Make a List of Those Who Support You If You’re Struggling


Many teens feel like they are alone in their experience. They might feel lonely, lost, confused, afraid, or depressed. And with these feelings, they might consider themselves alone, without support. It’s common for teens to believe that no one understands them and that no one is going to fully get what they’re going through – so how can anyone help?


This might be a common thought among adolescents, but it’s far from the truth. In fact, there are often many teachers, parents, and other adults who want to be supportive. There are many people, if they knew what you are going through, would immediately lend a hand.


Whether your issue is big or small,  you don’t have to go through it alone. Many teens attempt to handle their issue privately perhaps by cutting themselves, planning their suicide, or using substances. Rather than hurting yourself with these choices, you can reach out to someone you trust. In fact, you should know that if you have a mental illness (such as anxiety or depression) some of them can worsen over time if they are not treated. Talking to someone about what’s going on may get you the support you need.


If you feel like you’re struggling with an issue, why not make a list of those who are supportive in your life. In fact, why not do it right now? Take a moment and stop reading this article – get out paper and a pen – and go for it.


Who is supportive in your life? Perhaps it’s one or more of the following:

  • Your mother
  • Your father
  • A close adult friend
  • A teacher
  • School counselor
  • Psychologist
  • Medical doctor
  • A relative
  • Your neighbor
  • An old friend


You might find that you have more than one teacher whom you could talk to. You might even write down your school principal. Make sure your list includes those that support you as well as those whom you can trust and feel comfortable with. Sometimes, you need someone to listen to you and not someone who will immediately direct you into therapy or treatment.
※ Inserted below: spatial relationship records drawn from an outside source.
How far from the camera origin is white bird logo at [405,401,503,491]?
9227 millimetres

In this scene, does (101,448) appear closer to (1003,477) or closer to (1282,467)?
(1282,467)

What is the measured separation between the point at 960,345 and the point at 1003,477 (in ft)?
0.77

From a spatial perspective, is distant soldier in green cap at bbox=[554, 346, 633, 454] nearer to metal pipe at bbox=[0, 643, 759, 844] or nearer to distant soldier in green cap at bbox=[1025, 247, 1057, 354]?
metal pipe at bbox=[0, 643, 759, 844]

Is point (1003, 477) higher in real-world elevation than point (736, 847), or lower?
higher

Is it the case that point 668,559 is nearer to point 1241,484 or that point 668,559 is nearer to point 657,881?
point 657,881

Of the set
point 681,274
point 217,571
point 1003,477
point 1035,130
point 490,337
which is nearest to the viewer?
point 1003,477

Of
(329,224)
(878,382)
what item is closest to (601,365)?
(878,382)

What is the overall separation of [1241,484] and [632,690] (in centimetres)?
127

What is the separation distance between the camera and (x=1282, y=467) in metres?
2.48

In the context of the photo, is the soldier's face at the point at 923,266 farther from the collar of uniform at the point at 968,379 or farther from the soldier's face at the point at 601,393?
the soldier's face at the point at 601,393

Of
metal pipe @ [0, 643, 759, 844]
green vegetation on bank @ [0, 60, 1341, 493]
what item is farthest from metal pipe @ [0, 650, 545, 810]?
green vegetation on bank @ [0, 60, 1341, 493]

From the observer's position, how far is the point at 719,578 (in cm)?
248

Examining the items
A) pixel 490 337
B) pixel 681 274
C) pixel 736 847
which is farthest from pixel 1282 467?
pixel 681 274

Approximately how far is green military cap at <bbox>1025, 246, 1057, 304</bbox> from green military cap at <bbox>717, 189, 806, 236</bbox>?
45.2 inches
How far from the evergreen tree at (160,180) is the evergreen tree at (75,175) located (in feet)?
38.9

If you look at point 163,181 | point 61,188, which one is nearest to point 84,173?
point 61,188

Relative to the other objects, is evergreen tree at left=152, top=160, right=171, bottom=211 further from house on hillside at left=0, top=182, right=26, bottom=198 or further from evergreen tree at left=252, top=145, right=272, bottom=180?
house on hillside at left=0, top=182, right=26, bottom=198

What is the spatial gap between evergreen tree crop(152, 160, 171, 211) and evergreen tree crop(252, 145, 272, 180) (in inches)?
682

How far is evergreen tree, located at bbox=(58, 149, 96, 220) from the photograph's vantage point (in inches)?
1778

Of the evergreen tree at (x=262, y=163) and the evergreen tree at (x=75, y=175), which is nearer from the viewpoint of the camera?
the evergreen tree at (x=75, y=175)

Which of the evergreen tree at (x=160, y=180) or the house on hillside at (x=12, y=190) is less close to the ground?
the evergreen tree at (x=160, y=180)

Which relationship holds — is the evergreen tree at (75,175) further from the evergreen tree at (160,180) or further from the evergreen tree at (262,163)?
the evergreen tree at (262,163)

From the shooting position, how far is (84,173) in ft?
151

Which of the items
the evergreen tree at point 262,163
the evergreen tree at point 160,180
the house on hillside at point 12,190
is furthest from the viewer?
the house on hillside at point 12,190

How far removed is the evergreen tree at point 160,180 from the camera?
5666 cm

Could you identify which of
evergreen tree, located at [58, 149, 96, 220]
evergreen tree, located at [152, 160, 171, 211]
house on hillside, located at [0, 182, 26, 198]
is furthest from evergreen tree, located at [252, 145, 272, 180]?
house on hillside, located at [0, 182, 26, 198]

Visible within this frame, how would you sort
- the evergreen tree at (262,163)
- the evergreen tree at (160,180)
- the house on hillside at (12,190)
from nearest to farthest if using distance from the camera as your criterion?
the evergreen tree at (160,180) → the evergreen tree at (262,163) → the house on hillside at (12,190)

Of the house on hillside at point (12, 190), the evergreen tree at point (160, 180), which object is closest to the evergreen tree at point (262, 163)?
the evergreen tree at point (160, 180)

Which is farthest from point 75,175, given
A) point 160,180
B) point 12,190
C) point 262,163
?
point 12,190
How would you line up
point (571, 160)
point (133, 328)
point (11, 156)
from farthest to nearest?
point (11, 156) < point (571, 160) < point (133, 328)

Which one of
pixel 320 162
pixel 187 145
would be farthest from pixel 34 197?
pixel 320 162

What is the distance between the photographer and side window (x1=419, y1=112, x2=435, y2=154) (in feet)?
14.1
You might just need to talk to someone who cares.


Remember too that just by spending time with your friends you might be able to find a different kind of support. It’s not the same as having someone listen to you but it might provide you with some positive feelings. Positive experiences with friends and peers can help build inner strength and resilience.


Once you’ve made your list, perhaps you can consider talking to someone on that list. As mentioned earlier, you don’t have to go through your issue alone. If you can talk to someone you trust, he or she may be able to guide you through the challenge you’re facing.